# Virginia Open Spring 2016 - April 2nd



## Sessinator (Feb 25, 2016)

Happy to announce we will be hosting yet another competition this spring!

Date:
Saturday, April 2, 2016

Location:
University of Virginia (Charlottesville, Virginia)

Events:
2x2
3x3
4x4
3x3 Blindfolded
3x3 One-Handed

Pyraminx is _tentative _

In addition, we have set the competitor limit to 100. Registration closes on either March 30 at 11:59 PM EST, or when the number of registered competitors hits 100.

Registration will open in a few days! Also, check back for more info on shirts!

For more information, including registration, check out the competition website: https://www.cubingusa.com/VirginiaSpring2016/index.php


----------



## henrysavich (Feb 25, 2016)

ofc pyra is only tentative

Ill be going still, thanks for organizing this!! 

also your competitions usually run ahead of schedule so im not worried


----------



## 4Chan (Mar 2, 2016)

Bump bump!

Registration opened today!
Hope to see everyone there


----------



## Sessinator (Mar 12, 2016)

We now have shirts available! Shirt orders will run until March 19 at midnight (eastern time). It is unlikely we will be ordering many extras, so if you are interested in a shirt, please do make an order online! You can visit the front page of the competition site for more information! The competition is only 3 weeks away!


----------



## willtri4 (Apr 4, 2016)




----------



## Sessinator (Apr 4, 2016)

Awesome video!


----------



## 4Chan (Apr 4, 2016)

Heads up for everyone:

So we originally intended on splitting up data check, but I accidentally took all the score cards.
Therefore, I'll be checking them later this week.

However, this is a particularly difficult week for me. 

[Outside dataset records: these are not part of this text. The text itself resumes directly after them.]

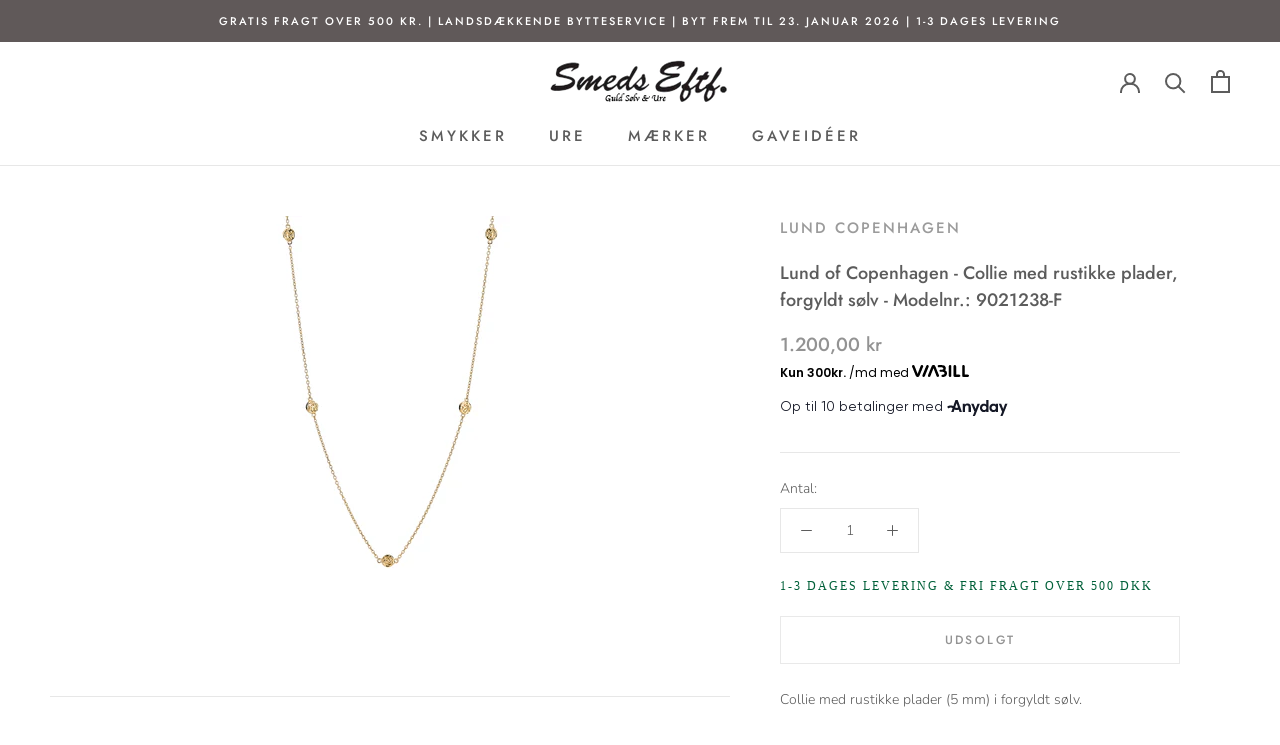

--- FILE ---
content_type: text/css
request_url: https://guldsmed-smeds.dk/cdn/shop/t/25/assets/custom.css?v=178942299117642287381697100929
body_size: -35
content:
.rating{display:none}.boost-pfs-search-suggestion-column-2-non-fullwidth:not(.boost-pfs-search-suggestion-mobile){width:1350px!important;max-width:90%}.ProductListWrapper{max-width:1400px;margin:0 auto}.HorizontalList__Item a{text-transform:uppercase;letter-spacing:3px}.AnnouncementBar__Content.Heading{text-transform:uppercase;letter-spacing:2px}.Link.Link--secondary{text-transform:none;letter-spacing:0px}.SectionHeader__Heading.Heading.u-h1{text-transform:uppercase;letter-spacing:4px}#insta-feed h2{font-size:25px!important;font-family:futura!important;text-transform:uppercase;letter-spacing:3px}.Footer__Title.Heading.u-h6{text-transform:uppercase;letter-spacing:2px}#shopify-section-template--14181271797806__16325610111d099ae3 .Container{padding:0 15px}.ProductItem__Label.ProductItem__Label--onSale{background:#a29e9e;color:#fff;text-transform:uppercase;letter-spacing:2px}.ProductItem__LabelList{width:100%}.ProductItem__Label.Heading.Text--subdued{text-transform:uppercase;letter-spacing:2px;color:#fff;background:#a29e9e}.CollectionInner{max-width:1400px;margin:50px auto}.SectionHeader__Heading.Heading.u-h3{text-transform:uppercase;letter-spacing:2px}.ProductMeta__Vendor.Heading.u-h6{text-transform:uppercase;letter-spacing:2px;color:#9b9b9b}.ProductMeta__Title.Heading.u-h2{font-size:18px;line-height:1.5}.ProductMeta__Price.Price.Price--highlight.Text--subdued.u-h4{font-weight:700;color:#605959}.SectionHeader__SubHeading.Heading.u-h6{text-transform:uppercase;letter-spacing:2px}.SectionHeader__Heading.SectionHeader__Heading--emphasize.Heading.u-h1{font-size:30px!important}.Heading.u-h1.TabList__Item{text-transform:uppercase;letter-spacing:2px}.ProductItem__Wrapper .AspectRatio{max-width:inherit!important}.ProductMeta__Text{margin-top:0;margin-bottom:0;color:#006039;font-family:futura;text-transform:uppercase;letter-spacing:2px;font-size:12px}.ProductForm__BuyButtons{margin-top:20px}@media (min-width: 768px){#dummy-chat-button-iframe{left:10px}}.Drawer{z-index:9999999999}.ProductForm__BuyButtons .Button--primary:before,.shopify-payment-button__button--unbranded:before,.spr-summary-actions-newreview:before,.spr-button-primary:not(input):before{background-color:#006039}.Cart__Recap .Button--primary:before,.shopify-payment-button__button--unbranded:before,.spr-summary-actions-newreview:before,.spr-button-primary:not(input):before{background-color:#006039}.Drawer__Footer .Button--primary:before,.shopify-payment-button__button--unbranded:before,.spr-summary-actions-newreview:before,.spr-button-primary:not(input):before{background-color:#006039}
/*# sourceMappingURL=/cdn/shop/t/25/assets/custom.css.map?v=178942299117642287381697100929 */


--- FILE ---
content_type: text/javascript
request_url: https://guldsmed-smeds.dk/cdn/shop/t/25/assets/boost-sd-custom.js?v=1769795450100
body_size: -323
content:
window.__BoostCustomization__=(window.__BoostCustomization__??[]).concat([componentRegistry=>{componentRegistry.useModulePlugin("CartAPI",{name:"Custom onSucces add to cart",apply(builder){builder.on("methodFulfilled","addToCart",async payload=>(document.documentElement.dispatchEvent(new CustomEvent("cart:refresh",{bubbles:!0})),document.querySelector("#section-header > div > div:nth-child(3) > a:nth-child(2)").click(),payload))}})}]),window.__BoostCustomization__=(window.__BoostCustomization__??[]).concat([componentRegistry=>{const changeCollectionHeader={name:"customize Header Description",apply(){return{afterRender(element){const descriptionElm=element.getRootElm();document.querySelector(".boost-sd-container").append(descriptionElm)}}}};componentRegistry.useComponentPlugin("HeaderDescription",changeCollectionHeader)}]);
//# sourceMappingURL=/cdn/shop/t/25/assets/boost-sd-custom.js.map?v=1769795450100
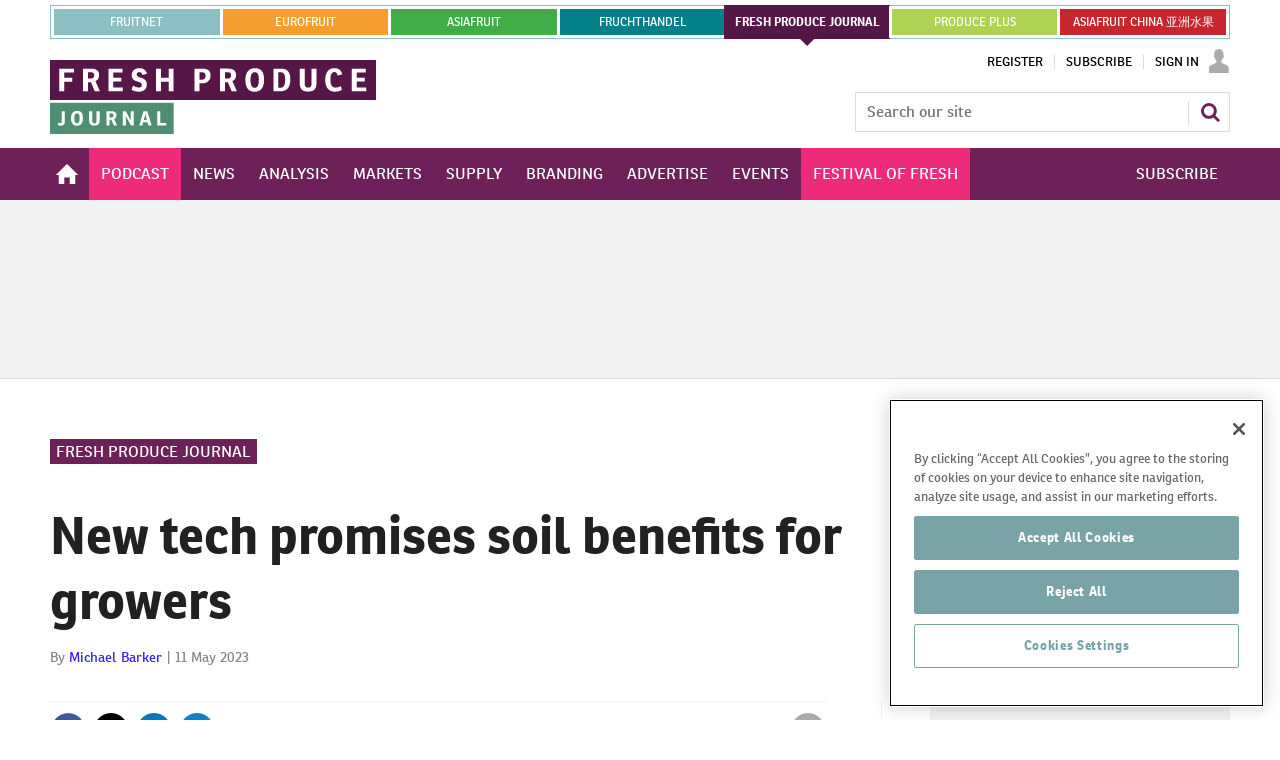

--- FILE ---
content_type: text/html; charset=utf-8
request_url: https://www.google.com/recaptcha/api2/aframe
body_size: 267
content:
<!DOCTYPE HTML><html><head><meta http-equiv="content-type" content="text/html; charset=UTF-8"></head><body><script nonce="3y3d_XPSVrtODNJUe_Yj5w">/** Anti-fraud and anti-abuse applications only. See google.com/recaptcha */ try{var clients={'sodar':'https://pagead2.googlesyndication.com/pagead/sodar?'};window.addEventListener("message",function(a){try{if(a.source===window.parent){var b=JSON.parse(a.data);var c=clients[b['id']];if(c){var d=document.createElement('img');d.src=c+b['params']+'&rc='+(localStorage.getItem("rc::a")?sessionStorage.getItem("rc::b"):"");window.document.body.appendChild(d);sessionStorage.setItem("rc::e",parseInt(sessionStorage.getItem("rc::e")||0)+1);localStorage.setItem("rc::h",'1770128021444');}}}catch(b){}});window.parent.postMessage("_grecaptcha_ready", "*");}catch(b){}</script></body></html>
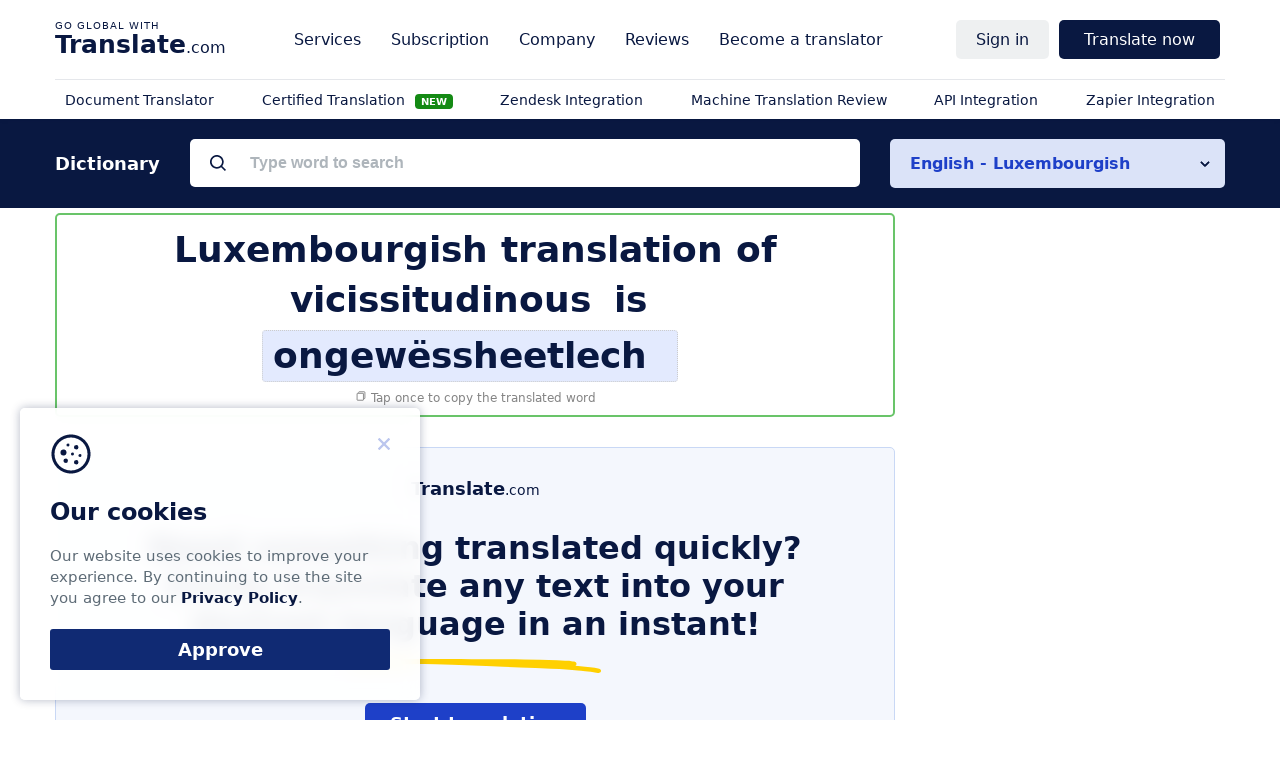

--- FILE ---
content_type: text/html; charset=utf-8
request_url: https://www.google.com/recaptcha/api2/aframe
body_size: 266
content:
<!DOCTYPE HTML><html><head><meta http-equiv="content-type" content="text/html; charset=UTF-8"></head><body><script nonce="wsHFEKSesPyflhh2JafqbQ">/** Anti-fraud and anti-abuse applications only. See google.com/recaptcha */ try{var clients={'sodar':'https://pagead2.googlesyndication.com/pagead/sodar?'};window.addEventListener("message",function(a){try{if(a.source===window.parent){var b=JSON.parse(a.data);var c=clients[b['id']];if(c){var d=document.createElement('img');d.src=c+b['params']+'&rc='+(localStorage.getItem("rc::a")?sessionStorage.getItem("rc::b"):"");window.document.body.appendChild(d);sessionStorage.setItem("rc::e",parseInt(sessionStorage.getItem("rc::e")||0)+1);localStorage.setItem("rc::h",'1766014285126');}}}catch(b){}});window.parent.postMessage("_grecaptcha_ready", "*");}catch(b){}</script></body></html>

Not only am I making preparations for a comp that I'm organizing and delegating this weekend, I'm in the middle of grading 100+ freshman chemistry midterms. I've also got a research presentation next week, as well as a mini literature review to work on, so tentatively, I should have everyone's results checked and submitted by Thursday! (three days from now)

Sorry for the delay!


----------